Larry Nassar's lengthy sentence for his crimes in Michigan was upheld Tuesday in a 2-1 ruling by the state's Court of Appeals.
The former team doctor for USA Gymnastics and Michigan State's athletic department had asked the court system to overturn a 175-year prison sentence handed to him in January 2018 after he pleaded guilty to sexually assaulting his young patients. Nassar argued that the judge who sentenced him, Ingham County's Judge Rosemarie Aquilina, had shown bias against him during his sentencing hearing and in public comments afterward.
The appeals court judges wrote Tuesday that Nassar's argument didn't reach the burden of proof to show that Aquilina was biased.
"I am grateful the defendant's conviction was upheld and request for resentencing was denied," said former Michigan Assistant Attorney General Angela Povilaitis, the lead prosecutor in the Nassar case. "The survivors demonstrated tremendous courage, strength and resiliency at the sentencing hearing in January 2018, which continues today."
Nassar's Ingham County prison sentence is one of three delivered to the disgraced doctor after hundreds of women came forward to say he had sexually abused them, mostly under the guise of medical treatment. Nassar, 57, is currently serving a 60-year prison sentence for child pornography charges at a federal prison near Orlando, Florida.

### EXERCISE PROMPT
In the passage on the Nassar appeal, how long is the prison sentence Nassar asked the court system to overturn? The lines that come next aren't needed to work with the passage on the Nassar appeal.

### INFORMATION SHOWN

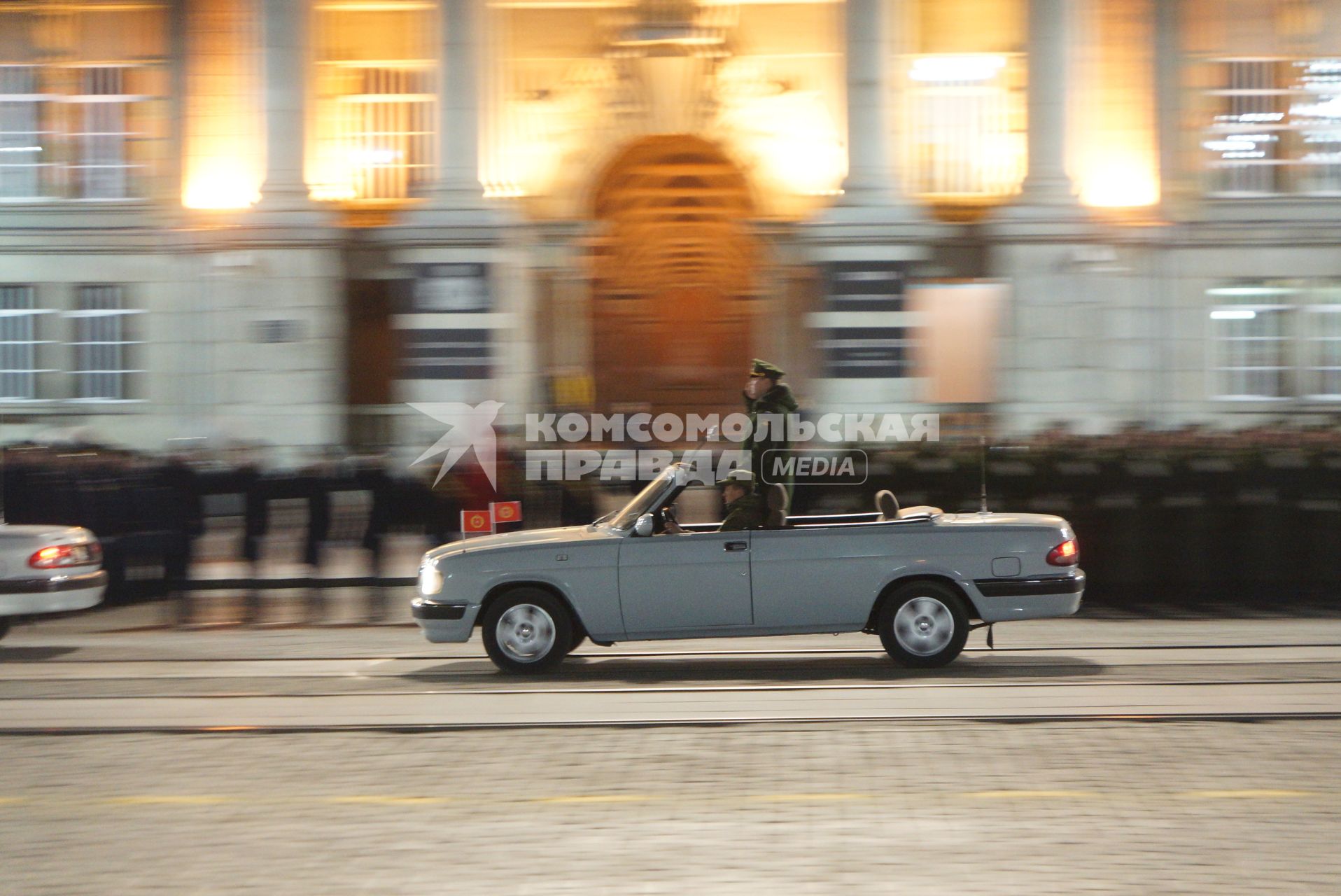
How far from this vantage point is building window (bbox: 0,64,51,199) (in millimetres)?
24750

### ANSWER TO THIS EXERCISE
175 years.